An hour or two before, Joe had been promising breakfast and coffee to my fellow campers (not that I care for coffee, especially not on a hot desert morning), and I'd overheard Alan mutter to himself, "Hmmm I wonder where the coffee is..."
I half-thought he was at least half-joking, so I started giggling, attracting Joe's attention. "What's that?" he asked, and I immediately jumped in with my dingbat falsetto - "Nothiiiing!" - continuing to giggle.
"So did you figure out where the coffee is?"
"Uh..." Alan sank further into his chair. "No..."
Joe was understandably...appalled. "What? Now I have to go back!"
"Again!" I pointed out.
Joe must've repeated "I have to go back" about a half dozen times by the time he realized they'd also forgotten the turkey bacon and the English muffins. Resignation set in. He had to go back.
"Do you want someone to go back with you?" I offered. An hour before, I'd been dozing under the stars, afraid to retreat to my tent for fear of missing out on a scorpion hunt or marshmallow roast, and now I was ready for the adventure I'd been waiting for.

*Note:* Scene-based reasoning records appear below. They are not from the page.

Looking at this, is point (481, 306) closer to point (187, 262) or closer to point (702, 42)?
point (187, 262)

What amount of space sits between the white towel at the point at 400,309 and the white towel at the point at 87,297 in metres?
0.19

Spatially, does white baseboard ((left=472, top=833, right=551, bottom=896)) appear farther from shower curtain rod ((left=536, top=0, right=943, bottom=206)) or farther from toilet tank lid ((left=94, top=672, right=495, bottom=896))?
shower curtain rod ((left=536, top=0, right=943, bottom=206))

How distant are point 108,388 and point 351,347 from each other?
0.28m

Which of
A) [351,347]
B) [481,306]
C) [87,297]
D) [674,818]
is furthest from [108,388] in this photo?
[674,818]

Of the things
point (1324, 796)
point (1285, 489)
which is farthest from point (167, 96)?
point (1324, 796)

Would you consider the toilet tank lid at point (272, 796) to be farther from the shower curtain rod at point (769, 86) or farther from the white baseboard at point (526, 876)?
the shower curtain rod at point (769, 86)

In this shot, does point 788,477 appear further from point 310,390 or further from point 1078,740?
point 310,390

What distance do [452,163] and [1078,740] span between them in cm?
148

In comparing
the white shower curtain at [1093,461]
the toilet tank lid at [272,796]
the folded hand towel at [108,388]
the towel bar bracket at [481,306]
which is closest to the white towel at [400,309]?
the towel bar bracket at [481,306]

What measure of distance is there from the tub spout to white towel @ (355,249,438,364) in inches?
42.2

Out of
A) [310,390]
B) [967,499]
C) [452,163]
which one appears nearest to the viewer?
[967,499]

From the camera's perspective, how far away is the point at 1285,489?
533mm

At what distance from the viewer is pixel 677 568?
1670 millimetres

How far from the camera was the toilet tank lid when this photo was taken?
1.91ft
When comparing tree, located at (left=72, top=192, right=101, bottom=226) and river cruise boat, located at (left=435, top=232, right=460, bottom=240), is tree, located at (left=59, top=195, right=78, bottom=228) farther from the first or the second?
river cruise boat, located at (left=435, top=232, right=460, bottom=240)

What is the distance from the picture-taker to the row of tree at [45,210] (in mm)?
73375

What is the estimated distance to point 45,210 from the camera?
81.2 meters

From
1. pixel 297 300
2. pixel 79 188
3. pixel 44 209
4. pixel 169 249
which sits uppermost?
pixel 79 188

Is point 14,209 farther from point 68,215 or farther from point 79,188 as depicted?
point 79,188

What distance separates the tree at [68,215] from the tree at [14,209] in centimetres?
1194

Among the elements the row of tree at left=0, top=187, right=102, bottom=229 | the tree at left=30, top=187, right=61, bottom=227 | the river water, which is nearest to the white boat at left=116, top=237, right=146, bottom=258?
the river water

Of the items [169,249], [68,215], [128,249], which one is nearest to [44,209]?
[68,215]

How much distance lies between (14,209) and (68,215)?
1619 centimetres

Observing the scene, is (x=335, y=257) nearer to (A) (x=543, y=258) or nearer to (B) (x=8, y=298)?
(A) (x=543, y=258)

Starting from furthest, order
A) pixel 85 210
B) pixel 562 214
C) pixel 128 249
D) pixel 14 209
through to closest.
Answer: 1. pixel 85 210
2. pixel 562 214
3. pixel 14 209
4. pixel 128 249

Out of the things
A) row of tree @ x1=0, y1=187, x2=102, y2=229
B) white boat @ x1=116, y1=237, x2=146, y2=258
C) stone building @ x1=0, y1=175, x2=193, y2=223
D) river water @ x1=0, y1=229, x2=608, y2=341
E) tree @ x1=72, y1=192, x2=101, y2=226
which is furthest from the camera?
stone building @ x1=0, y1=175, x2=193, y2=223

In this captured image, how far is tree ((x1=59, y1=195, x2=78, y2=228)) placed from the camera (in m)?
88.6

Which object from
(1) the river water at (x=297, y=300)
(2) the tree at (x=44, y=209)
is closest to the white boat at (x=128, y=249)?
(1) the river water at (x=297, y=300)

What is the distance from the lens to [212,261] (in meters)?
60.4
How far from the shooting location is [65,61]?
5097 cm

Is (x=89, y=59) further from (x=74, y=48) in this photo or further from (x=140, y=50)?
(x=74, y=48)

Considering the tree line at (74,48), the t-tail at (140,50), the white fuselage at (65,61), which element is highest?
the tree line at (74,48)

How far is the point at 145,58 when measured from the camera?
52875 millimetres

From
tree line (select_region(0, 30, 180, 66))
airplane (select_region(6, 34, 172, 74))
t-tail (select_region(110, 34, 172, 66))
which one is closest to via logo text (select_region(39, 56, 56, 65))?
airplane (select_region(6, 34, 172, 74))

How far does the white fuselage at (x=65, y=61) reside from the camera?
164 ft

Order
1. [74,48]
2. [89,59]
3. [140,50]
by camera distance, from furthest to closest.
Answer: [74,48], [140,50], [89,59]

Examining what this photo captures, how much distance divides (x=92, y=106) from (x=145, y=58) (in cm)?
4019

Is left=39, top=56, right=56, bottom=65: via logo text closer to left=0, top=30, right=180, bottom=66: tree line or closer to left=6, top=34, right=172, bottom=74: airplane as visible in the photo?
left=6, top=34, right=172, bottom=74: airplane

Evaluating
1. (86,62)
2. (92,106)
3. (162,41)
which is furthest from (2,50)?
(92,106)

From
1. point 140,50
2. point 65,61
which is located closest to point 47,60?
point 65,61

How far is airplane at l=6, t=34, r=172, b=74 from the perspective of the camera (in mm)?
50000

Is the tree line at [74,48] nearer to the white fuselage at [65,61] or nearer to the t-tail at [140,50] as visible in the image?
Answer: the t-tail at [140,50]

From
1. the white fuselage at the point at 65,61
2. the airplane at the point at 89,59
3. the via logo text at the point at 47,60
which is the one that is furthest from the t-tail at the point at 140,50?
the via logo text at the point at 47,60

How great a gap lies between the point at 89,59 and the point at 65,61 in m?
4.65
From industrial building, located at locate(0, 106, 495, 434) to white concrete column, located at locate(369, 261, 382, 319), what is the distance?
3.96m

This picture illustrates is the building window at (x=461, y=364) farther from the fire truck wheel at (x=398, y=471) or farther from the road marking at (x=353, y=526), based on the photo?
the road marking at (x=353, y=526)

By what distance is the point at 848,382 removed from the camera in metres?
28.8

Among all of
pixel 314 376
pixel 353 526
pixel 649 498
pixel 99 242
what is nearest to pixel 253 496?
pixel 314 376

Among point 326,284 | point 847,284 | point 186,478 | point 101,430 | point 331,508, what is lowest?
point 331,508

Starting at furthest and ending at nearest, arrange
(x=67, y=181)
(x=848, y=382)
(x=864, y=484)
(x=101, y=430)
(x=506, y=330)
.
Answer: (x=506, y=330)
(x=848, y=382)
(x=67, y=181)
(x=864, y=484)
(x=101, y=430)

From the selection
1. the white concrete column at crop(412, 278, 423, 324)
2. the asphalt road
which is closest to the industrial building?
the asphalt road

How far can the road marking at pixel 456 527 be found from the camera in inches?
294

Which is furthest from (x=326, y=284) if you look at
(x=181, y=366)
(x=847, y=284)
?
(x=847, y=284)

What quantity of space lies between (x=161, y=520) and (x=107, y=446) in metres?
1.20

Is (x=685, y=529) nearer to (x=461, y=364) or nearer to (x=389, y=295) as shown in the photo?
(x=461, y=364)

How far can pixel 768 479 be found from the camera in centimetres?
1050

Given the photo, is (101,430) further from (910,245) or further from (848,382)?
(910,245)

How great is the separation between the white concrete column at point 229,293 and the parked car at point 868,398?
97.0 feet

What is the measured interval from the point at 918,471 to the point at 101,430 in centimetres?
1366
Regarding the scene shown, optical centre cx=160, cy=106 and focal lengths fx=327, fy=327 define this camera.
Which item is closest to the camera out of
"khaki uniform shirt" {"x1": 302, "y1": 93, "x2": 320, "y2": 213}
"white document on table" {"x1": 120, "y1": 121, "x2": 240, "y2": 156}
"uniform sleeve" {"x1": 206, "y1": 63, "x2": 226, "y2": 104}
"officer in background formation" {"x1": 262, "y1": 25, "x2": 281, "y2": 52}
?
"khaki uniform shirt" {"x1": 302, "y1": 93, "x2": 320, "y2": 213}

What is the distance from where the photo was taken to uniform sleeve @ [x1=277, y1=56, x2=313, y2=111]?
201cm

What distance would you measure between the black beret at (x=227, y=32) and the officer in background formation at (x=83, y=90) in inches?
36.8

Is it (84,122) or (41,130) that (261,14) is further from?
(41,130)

I climbed into the passenger side of the military-grade Jeep and fumbled to buckle myself in with a lap restraint of heavy tether and metal clips, until I realized the desert terrain and the open-air Jeep required the addition of extra straps and buckles with which Joe secured me, the excited rollercoaster passenger that I am.
With a roar of a turning engine, and the flash of blinding headlights, we set off into the darkness, no street lights to guide us, no street to follow, only bouncing jackrabbits and the dips and tilts of the off-road path carved into the desert, across Clark Dry Lake and back into Borrego Springs, jostling from side to side, shouting over the diesel dust we left in our wake.
I spotted a flare in the distance. "Look, heat lightning," I said. Otherwise, the night in Borrego Springs was just as black as out in the desert, save for a silent flashing ambulance that rounded the corner by the California Overland office, as I waited strapped to the Jeep while Joe collected our breakfast.
It was midnight by the time we returned to camp, the astronomy lesson completed, all campers tucked away in their tents with no sign of melted chocolate or graham cracker dust. Still trying to regain my land legs after our four-wheel-drive excursion, I stumbled towards the one light at our camp, flickering from inside my own tent, which I was about to share with our trip's other two female solo travelers. Desperate for rest, I barely said goodnight to Joe, though I managed to sleepily through my arms around his neck to give him an impromptu hug, as a gesture of desert-dwelling camaraderie, or romance, or appreciation, or what, I wasn't sure.
As I slipped inside the zipped opening of our tent, illuminated gently by Chris' flashlight, I whispered, "Hi girls! Are you ready for our sleepover?"